▼▼▼

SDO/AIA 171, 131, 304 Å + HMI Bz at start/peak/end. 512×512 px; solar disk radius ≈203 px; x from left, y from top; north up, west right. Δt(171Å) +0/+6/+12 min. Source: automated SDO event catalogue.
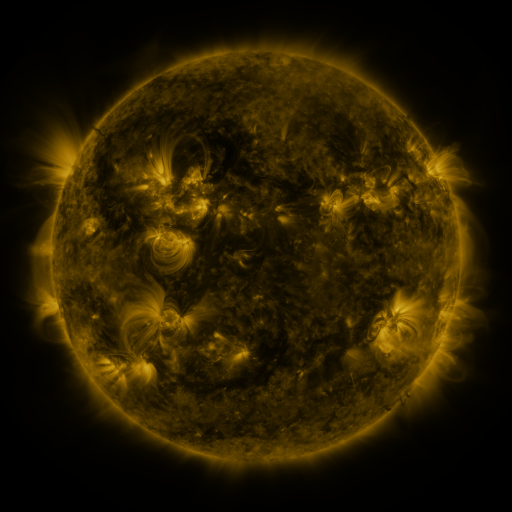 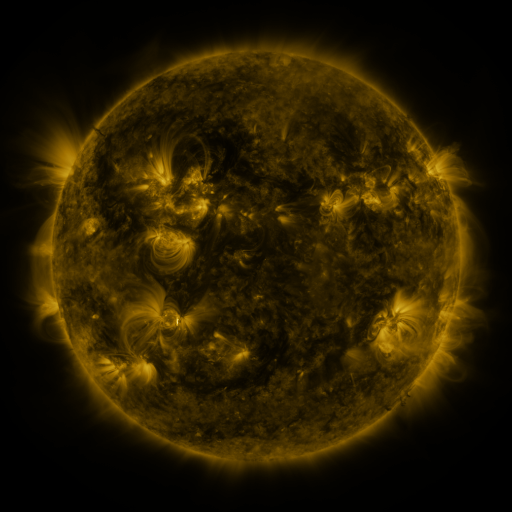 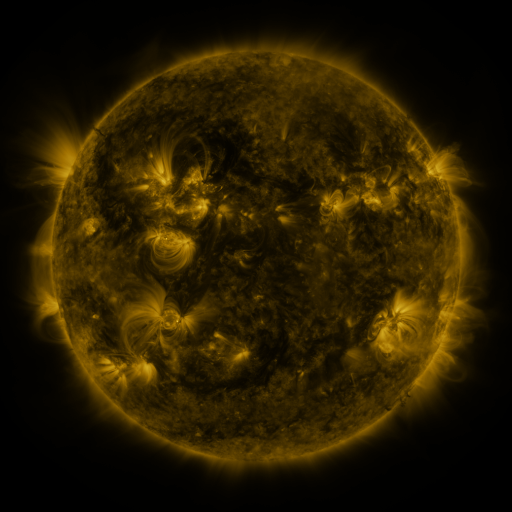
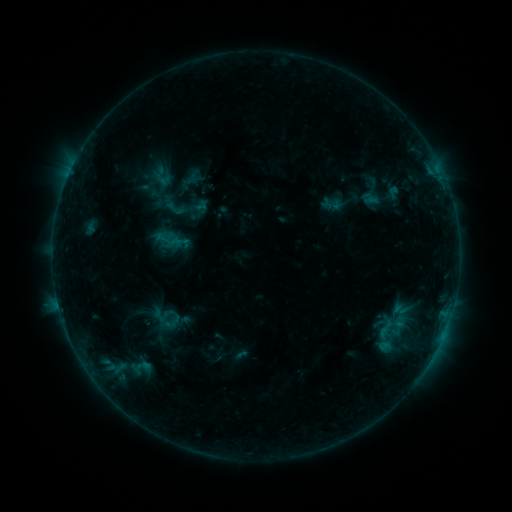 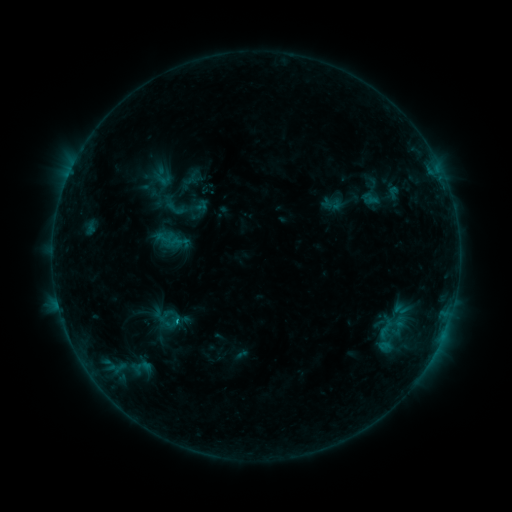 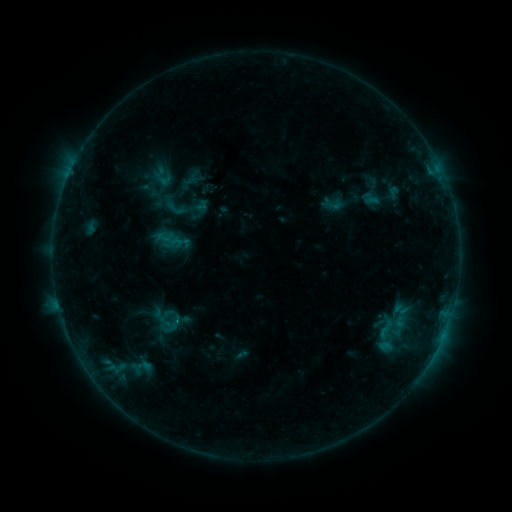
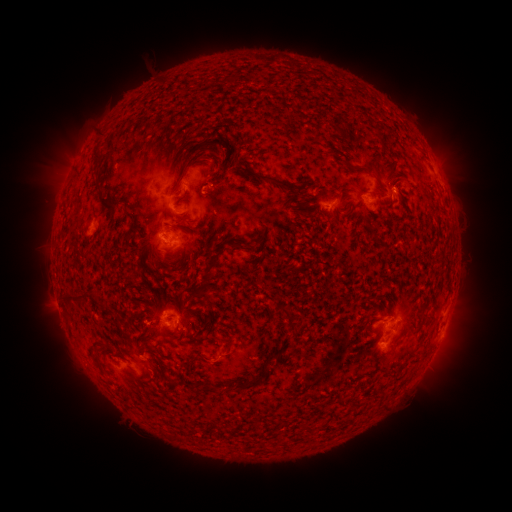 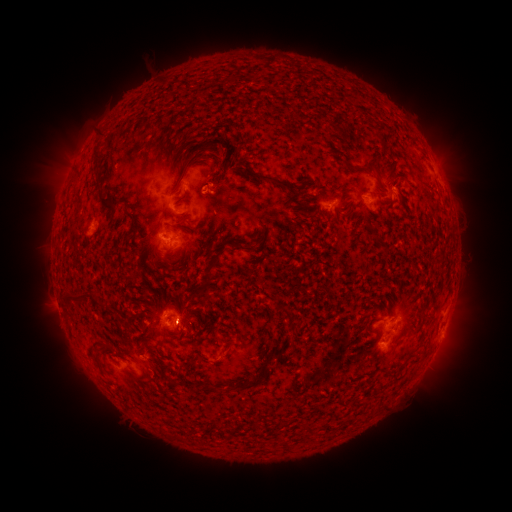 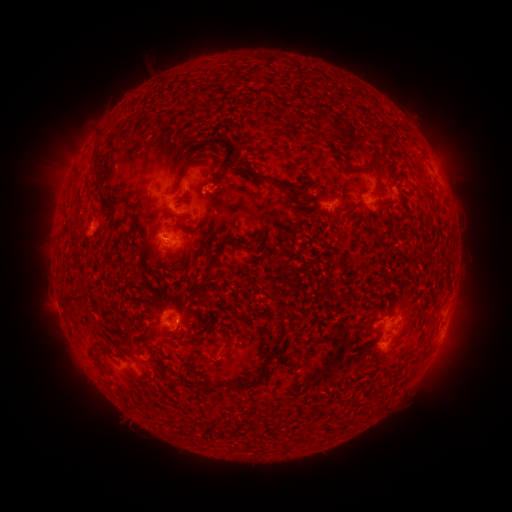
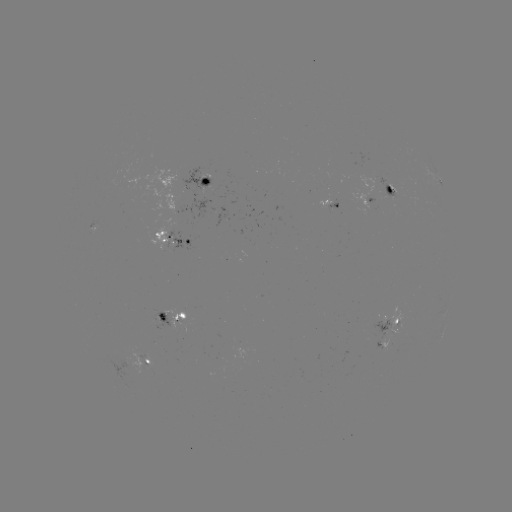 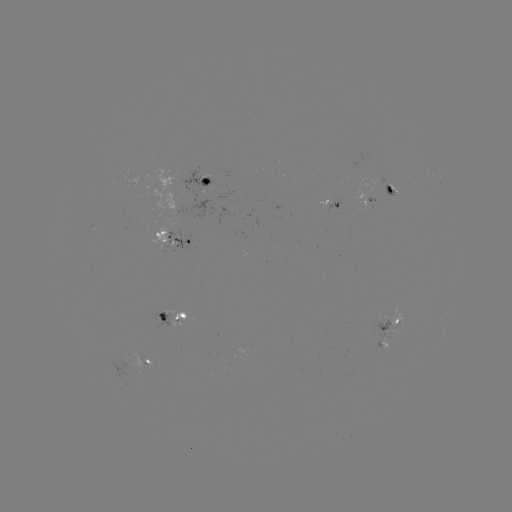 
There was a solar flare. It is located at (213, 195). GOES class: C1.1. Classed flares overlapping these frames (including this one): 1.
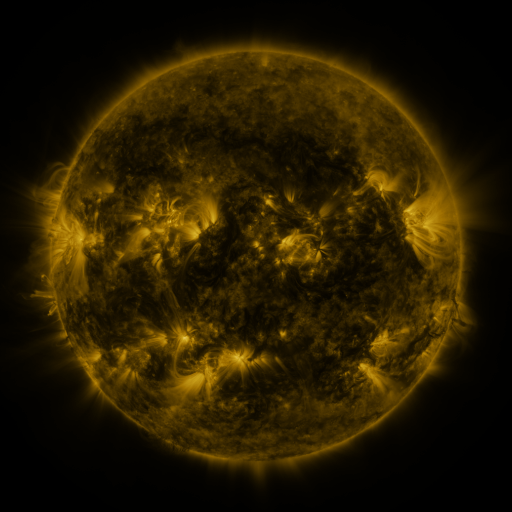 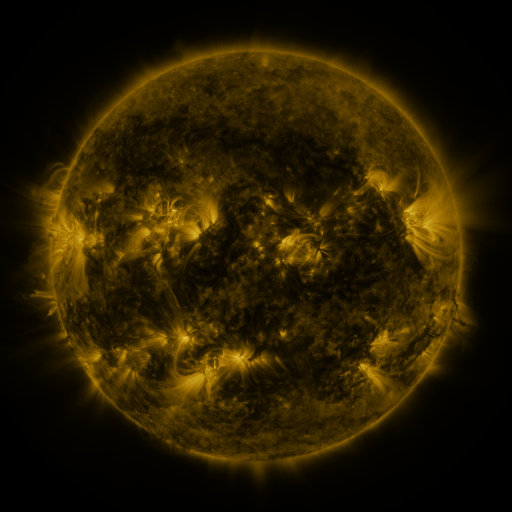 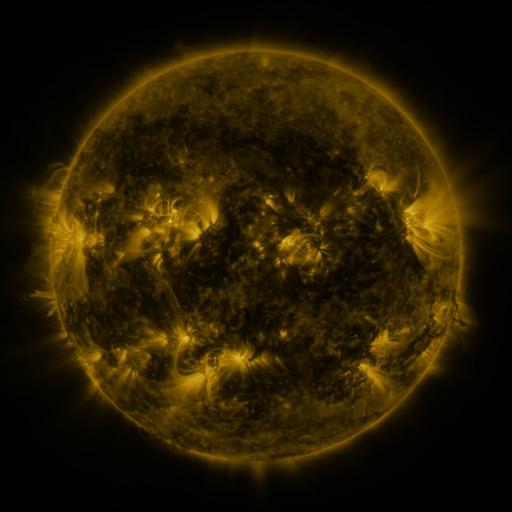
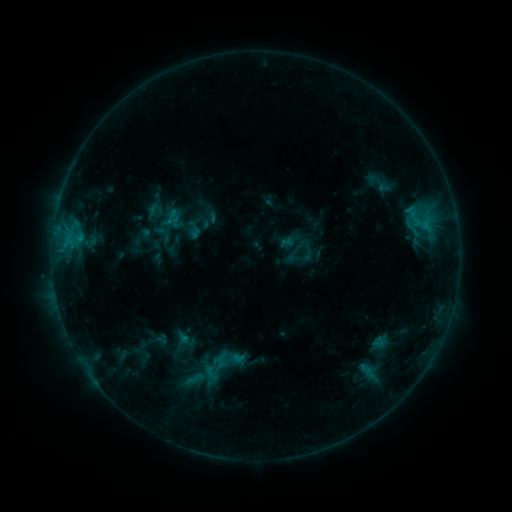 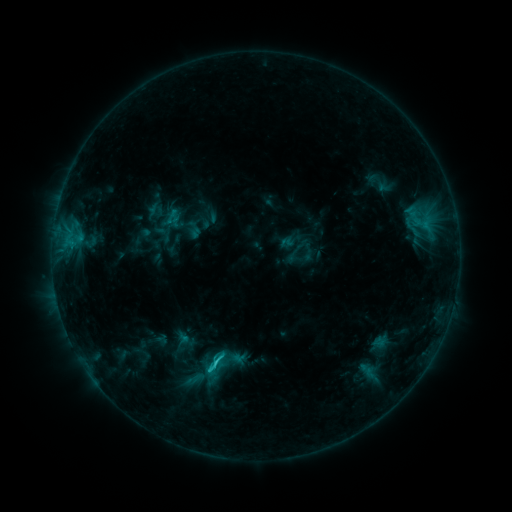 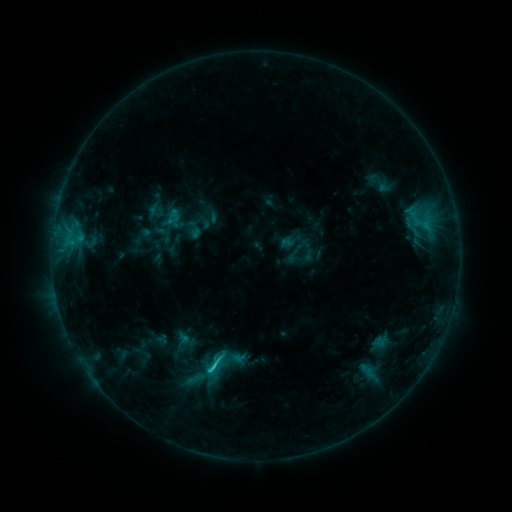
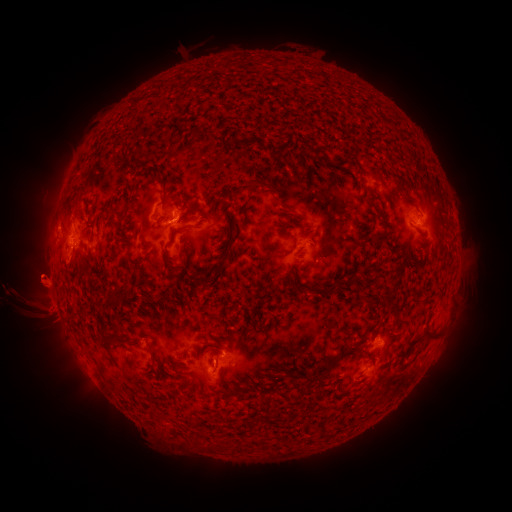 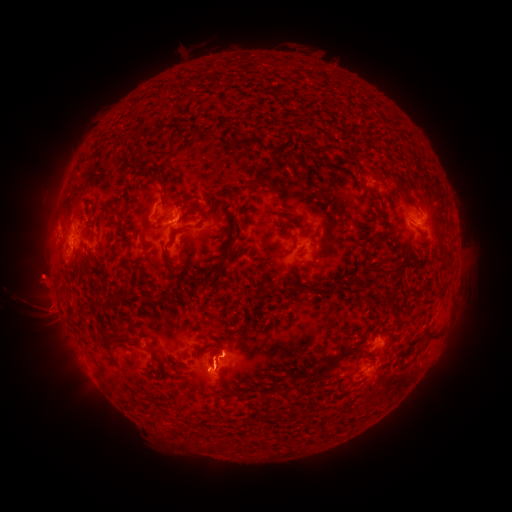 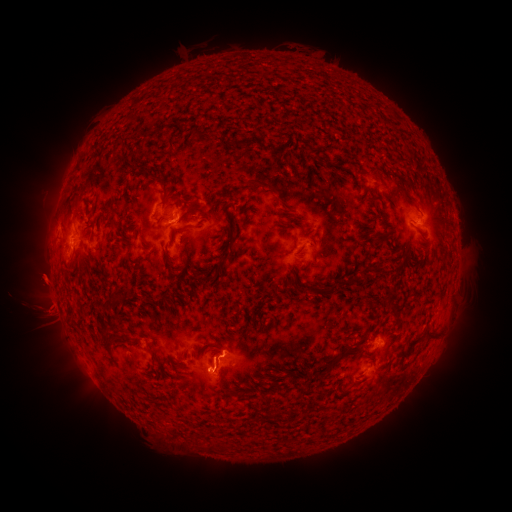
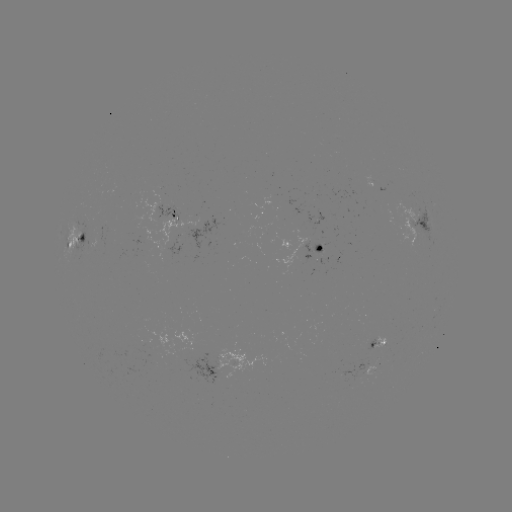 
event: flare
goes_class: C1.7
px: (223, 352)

▲▲▲

Copy each entry exactly as written. Images should not appear in the copy.

SDO/AIA 171, 131, 304 Å + HMI Bz at start/peak/end. 512×512 px; solar disk radius ≈203 px; x from left, y from top; north up, west right. Δt(171Å) +0/+6/+12 min. Source: automated SDO event catalogue.
There was a solar flare. It is located at (213, 195). GOES class: C1.1. Classed flares overlapping these frames (including this one): 1.
event: flare
goes_class: C1.7
px: (223, 352)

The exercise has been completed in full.